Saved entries

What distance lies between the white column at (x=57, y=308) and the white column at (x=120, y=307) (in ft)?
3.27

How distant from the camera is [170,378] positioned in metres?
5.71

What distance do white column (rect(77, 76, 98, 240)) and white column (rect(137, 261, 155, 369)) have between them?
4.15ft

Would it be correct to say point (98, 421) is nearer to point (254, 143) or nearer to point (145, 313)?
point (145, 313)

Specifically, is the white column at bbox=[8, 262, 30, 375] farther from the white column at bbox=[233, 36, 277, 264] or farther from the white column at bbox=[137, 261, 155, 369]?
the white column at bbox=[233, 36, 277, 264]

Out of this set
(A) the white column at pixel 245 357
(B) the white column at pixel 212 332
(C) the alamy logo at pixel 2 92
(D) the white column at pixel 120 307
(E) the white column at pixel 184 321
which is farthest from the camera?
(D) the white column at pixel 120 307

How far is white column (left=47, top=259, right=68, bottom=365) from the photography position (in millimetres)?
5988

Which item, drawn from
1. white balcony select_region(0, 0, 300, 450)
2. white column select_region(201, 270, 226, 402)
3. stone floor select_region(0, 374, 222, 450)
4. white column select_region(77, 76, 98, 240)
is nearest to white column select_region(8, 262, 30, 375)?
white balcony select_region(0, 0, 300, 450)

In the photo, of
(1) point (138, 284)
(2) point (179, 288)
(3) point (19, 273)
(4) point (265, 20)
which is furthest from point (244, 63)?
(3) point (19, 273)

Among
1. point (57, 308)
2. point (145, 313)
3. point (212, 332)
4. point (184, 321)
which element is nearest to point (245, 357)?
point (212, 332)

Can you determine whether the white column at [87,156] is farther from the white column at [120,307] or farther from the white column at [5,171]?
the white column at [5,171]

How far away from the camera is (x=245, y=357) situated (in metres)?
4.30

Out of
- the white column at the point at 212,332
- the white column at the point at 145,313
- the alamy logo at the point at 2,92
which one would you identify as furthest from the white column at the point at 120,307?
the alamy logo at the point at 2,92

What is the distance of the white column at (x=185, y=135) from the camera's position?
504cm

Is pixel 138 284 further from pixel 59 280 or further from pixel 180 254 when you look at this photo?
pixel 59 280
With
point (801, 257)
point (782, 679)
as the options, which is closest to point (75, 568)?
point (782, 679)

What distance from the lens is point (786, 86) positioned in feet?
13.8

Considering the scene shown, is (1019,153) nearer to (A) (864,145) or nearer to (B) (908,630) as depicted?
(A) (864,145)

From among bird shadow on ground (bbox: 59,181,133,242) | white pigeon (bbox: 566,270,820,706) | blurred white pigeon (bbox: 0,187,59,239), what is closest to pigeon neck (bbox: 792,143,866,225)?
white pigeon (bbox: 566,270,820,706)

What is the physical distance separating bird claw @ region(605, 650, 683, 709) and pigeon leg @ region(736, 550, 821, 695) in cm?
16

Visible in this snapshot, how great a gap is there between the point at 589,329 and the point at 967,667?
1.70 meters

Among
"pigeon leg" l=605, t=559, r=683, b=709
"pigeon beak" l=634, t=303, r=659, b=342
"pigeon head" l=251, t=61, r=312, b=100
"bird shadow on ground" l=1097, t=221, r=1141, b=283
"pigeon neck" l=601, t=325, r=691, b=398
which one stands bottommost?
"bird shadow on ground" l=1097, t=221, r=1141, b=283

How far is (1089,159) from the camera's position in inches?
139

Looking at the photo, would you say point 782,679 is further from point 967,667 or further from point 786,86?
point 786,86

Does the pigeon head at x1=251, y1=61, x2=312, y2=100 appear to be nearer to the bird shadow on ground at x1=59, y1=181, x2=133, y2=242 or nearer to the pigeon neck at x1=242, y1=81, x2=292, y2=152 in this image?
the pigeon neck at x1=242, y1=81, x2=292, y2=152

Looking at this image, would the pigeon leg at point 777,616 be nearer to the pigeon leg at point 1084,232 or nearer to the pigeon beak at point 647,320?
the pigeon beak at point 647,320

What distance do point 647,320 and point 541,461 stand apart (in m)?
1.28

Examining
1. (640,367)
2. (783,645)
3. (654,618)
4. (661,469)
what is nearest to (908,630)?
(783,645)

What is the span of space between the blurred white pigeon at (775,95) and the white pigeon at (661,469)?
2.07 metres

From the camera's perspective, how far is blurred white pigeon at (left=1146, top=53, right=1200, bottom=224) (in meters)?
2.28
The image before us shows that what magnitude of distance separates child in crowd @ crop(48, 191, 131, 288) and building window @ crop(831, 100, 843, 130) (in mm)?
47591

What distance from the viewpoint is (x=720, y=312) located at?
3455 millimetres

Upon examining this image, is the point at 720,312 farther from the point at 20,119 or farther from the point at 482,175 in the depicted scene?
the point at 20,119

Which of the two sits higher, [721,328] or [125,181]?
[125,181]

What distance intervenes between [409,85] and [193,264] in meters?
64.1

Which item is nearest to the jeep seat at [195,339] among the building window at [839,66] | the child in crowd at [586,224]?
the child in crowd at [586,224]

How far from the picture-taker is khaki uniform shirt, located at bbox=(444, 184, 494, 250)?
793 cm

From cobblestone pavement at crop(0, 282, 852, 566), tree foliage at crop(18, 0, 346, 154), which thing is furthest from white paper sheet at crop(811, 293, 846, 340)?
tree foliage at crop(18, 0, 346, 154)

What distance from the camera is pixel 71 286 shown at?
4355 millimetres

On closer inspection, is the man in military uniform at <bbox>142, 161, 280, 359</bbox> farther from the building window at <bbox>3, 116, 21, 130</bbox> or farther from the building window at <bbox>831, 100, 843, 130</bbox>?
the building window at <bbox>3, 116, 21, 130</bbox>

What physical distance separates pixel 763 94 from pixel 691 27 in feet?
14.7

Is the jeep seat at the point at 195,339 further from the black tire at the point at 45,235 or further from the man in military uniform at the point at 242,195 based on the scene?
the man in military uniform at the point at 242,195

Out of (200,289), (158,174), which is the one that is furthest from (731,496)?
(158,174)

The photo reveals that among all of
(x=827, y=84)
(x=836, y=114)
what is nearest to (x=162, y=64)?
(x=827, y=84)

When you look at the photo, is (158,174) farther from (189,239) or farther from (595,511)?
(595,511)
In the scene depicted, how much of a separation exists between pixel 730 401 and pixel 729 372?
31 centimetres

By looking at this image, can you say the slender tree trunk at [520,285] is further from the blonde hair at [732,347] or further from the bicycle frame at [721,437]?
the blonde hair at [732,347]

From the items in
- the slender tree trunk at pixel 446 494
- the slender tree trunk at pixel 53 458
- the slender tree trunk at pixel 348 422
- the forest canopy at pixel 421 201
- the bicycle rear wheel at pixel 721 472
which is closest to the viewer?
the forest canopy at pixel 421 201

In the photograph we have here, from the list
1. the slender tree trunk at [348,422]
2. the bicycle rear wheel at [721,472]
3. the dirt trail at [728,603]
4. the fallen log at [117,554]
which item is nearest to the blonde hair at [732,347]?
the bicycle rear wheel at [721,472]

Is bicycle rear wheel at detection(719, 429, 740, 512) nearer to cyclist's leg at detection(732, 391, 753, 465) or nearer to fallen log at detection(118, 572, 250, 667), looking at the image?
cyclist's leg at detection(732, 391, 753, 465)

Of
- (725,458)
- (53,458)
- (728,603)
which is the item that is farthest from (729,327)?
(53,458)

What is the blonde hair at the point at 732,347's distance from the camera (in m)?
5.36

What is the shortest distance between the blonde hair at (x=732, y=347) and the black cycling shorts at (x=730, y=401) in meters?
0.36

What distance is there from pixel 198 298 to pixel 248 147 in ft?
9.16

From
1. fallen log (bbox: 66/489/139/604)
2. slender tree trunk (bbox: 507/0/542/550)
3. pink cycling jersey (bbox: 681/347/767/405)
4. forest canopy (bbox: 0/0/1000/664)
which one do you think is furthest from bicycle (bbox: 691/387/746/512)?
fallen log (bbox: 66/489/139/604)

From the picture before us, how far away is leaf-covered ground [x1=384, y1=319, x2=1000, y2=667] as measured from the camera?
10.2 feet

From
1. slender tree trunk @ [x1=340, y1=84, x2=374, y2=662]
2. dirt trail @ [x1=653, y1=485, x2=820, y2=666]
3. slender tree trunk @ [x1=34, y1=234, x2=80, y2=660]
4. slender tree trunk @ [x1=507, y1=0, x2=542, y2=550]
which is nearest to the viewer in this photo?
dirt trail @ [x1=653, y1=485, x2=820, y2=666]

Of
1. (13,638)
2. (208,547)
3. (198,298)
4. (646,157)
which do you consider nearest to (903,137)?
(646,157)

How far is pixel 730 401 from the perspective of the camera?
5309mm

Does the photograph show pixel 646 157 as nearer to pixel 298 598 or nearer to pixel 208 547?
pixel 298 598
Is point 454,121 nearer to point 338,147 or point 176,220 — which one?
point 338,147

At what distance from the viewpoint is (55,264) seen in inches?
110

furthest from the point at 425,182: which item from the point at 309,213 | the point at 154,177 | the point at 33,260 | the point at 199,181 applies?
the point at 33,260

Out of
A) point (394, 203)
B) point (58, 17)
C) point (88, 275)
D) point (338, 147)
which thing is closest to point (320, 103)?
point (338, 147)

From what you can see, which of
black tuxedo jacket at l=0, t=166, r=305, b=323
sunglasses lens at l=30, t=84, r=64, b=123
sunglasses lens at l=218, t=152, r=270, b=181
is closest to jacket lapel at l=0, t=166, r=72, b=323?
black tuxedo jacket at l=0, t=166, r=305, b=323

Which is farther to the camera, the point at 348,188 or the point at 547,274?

Problem requirements – Can you copy out, word for word, the lines of the material starting with the line that contains "Is pixel 138" and going on through the line that contains "1.70 meters"?

Final result –
Is pixel 138 284 further from pixel 59 280 or further from pixel 180 254 when you look at this photo?
pixel 59 280
With
point (801, 257)
point (782, 679)
as the options, which is closest to point (75, 568)?
point (782, 679)

What distance from the lens is point (786, 86) positioned in feet?
13.8

Considering the scene shown, is (1019,153) nearer to (A) (864,145) or nearer to (B) (908,630) as depicted?
(A) (864,145)

From among bird shadow on ground (bbox: 59,181,133,242) | white pigeon (bbox: 566,270,820,706) | blurred white pigeon (bbox: 0,187,59,239), what is closest to pigeon neck (bbox: 792,143,866,225)?
white pigeon (bbox: 566,270,820,706)

What is the physical distance separating bird claw @ region(605, 650, 683, 709) and pigeon leg @ region(736, 550, 821, 695) in cm?
16

Visible in this snapshot, how great a gap is there between the point at 589,329 and the point at 967,667?
1.70 meters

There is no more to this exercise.